There's nothing in the definition of manipulation that says it has to be involuntary.


There are literally psychologists working to use our brain’s design to their benefit. It’s not entirely fair to criticize someone for being manipulated by highly trained experts who labor to manipulate them.


As someone who was in the past a salesperson, I don't see how data-hungry digital advertisement is fundamentally different from old and tried sales methods. Salespeople would kill to know as much as possible about their prospects including their personal life, so that they can appeal to basic human emotions. I mean, this is literally how sales are made. The difference is that in online ads this part of the process is automated with algorithms, which apparently rubs some people the wrong way.

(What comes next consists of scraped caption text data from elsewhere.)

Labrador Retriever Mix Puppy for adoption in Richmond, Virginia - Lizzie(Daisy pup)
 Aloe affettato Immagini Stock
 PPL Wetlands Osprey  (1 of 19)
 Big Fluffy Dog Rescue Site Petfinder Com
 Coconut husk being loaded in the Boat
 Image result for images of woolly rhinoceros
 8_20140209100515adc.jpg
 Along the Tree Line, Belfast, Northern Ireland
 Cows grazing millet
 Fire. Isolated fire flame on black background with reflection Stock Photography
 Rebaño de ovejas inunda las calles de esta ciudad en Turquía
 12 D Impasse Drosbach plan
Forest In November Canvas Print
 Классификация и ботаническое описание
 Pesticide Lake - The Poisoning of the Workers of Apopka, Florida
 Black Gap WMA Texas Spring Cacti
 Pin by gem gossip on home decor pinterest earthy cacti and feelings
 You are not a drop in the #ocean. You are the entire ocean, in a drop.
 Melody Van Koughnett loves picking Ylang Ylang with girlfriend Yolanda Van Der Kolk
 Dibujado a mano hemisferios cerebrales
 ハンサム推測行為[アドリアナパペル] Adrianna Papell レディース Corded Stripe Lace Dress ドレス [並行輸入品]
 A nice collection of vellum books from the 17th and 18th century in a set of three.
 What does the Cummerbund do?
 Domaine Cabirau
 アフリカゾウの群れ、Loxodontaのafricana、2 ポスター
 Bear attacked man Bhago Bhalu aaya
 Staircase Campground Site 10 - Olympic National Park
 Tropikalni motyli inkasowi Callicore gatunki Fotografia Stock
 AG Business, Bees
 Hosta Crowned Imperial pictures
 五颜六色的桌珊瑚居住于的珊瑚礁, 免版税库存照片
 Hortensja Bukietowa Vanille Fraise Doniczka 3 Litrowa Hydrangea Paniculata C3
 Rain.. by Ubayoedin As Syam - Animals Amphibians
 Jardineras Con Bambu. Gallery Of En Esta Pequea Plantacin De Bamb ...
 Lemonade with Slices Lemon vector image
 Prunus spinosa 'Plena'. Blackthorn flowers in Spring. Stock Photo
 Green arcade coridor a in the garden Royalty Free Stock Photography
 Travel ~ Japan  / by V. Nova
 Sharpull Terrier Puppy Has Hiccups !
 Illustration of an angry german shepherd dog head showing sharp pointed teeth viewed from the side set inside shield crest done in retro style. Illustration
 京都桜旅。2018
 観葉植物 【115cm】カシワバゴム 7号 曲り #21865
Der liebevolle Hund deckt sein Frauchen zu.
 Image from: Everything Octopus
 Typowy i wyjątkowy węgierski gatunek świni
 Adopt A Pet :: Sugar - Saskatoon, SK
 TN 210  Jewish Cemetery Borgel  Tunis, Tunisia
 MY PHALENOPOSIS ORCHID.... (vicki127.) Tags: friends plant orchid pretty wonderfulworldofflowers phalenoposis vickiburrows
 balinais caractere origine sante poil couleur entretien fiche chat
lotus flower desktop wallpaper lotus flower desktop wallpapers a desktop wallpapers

If you are repulsed by sales as an activity, I can see how you'd arrive at the "manipulation" point of view. However, I would much prefer this type of "manipulation" to being hard sold in a car dealership, for example, or having to endure cold calls from strangers. Undesired synchronous sales interactions are much more emotionally draining than seeing computer-generated ads online, IMHO.


Homo economicus. Man may be a free agent on paper but most decisions we make are driven by easily hijacked heuristics.


No, but it’s the best argument they can make to make it sound like it’s advantageous to you.


It’s interesting because I believe everyone would choose to see personalized ads if asked. But the wording Apple employs is “the app is asking to _track_ you”, which is negative wording and thus has no chance of being accepted. They pretty much turned off the feature but made it look like the user still had a choice.


Er but that’s the truth, no? And if the truth is damning for Facebook and Instagram and Google, well that’s what those companies chose as their business model


It's interesting you believe that, because every pc or laptop I helped anyone who asked me for advice buy had its native microsoft ad targeting turned off by the respective buyer during setup. People understand that "personalized ads" means "allow us to stalk your every move to try and coerce you into buying garbage you don't need". This is for m$ windows 10, so the wording is as abusive and deceptive as possible, not as plain as apples.


Follow the money - Apple's "privacy" initiative is just about Apple ensuring that every dollar spent in an iOS device sends 30 cents to Apple. That isn't the case with ads not served by Apple. So Apple is making themselves the only viable way to serve ads on iOS (https://support.apple.com/en-us/HT205223) and encouraging in-app purchases for everything else - problem solved.

Also, isn't it convenient that Apple is only concerned about their customer's privacy for business conducted outside of China and Russia?


As it should and I don’t care. Advertisers and data brokers get no sympathy from me. An Apple ad venue allows for some more uniform controls as well, such as tracking revokable consent of a user’s data, even if you found a way to pay the user for their data at some point.


I agree Apple has the right to run the lawful aspects of their business as they see fit but I'm a little concerned about those that think Apple has their back with this privacy scam.


Why would you be concerned?

Going against Facebook/Google and other ad giants is in their DNA.

https://www.youtube.com/watch?v=39iKLwlUqBo


My concern is for people who take Apple's marketing (what's really in Apple's DNA) at face value, not Google or especially Facebook.


It's not marketing. Apple has cared about privacy since the 80s/90s.

Jobs even went so far and envisioned a private mesh network to avoid cell/internet networks from snooping on iPhone users.


I remember when Google was the "good guy".

We should not forget that these companies are nothing but shareholder driven business and their incentives can and do change.


Also didn't they just hire one of FB's former ad execs to head up their ads effort?


This change will really hurt them. The biggest effect is on paid app installs since you no longer have access to the advertiser ID which makes it extremely difficult to measure performance and tracking app usage on the device. I’ll take a bet that some of this gets rolled back when it hurts Apple’s App Store revenue.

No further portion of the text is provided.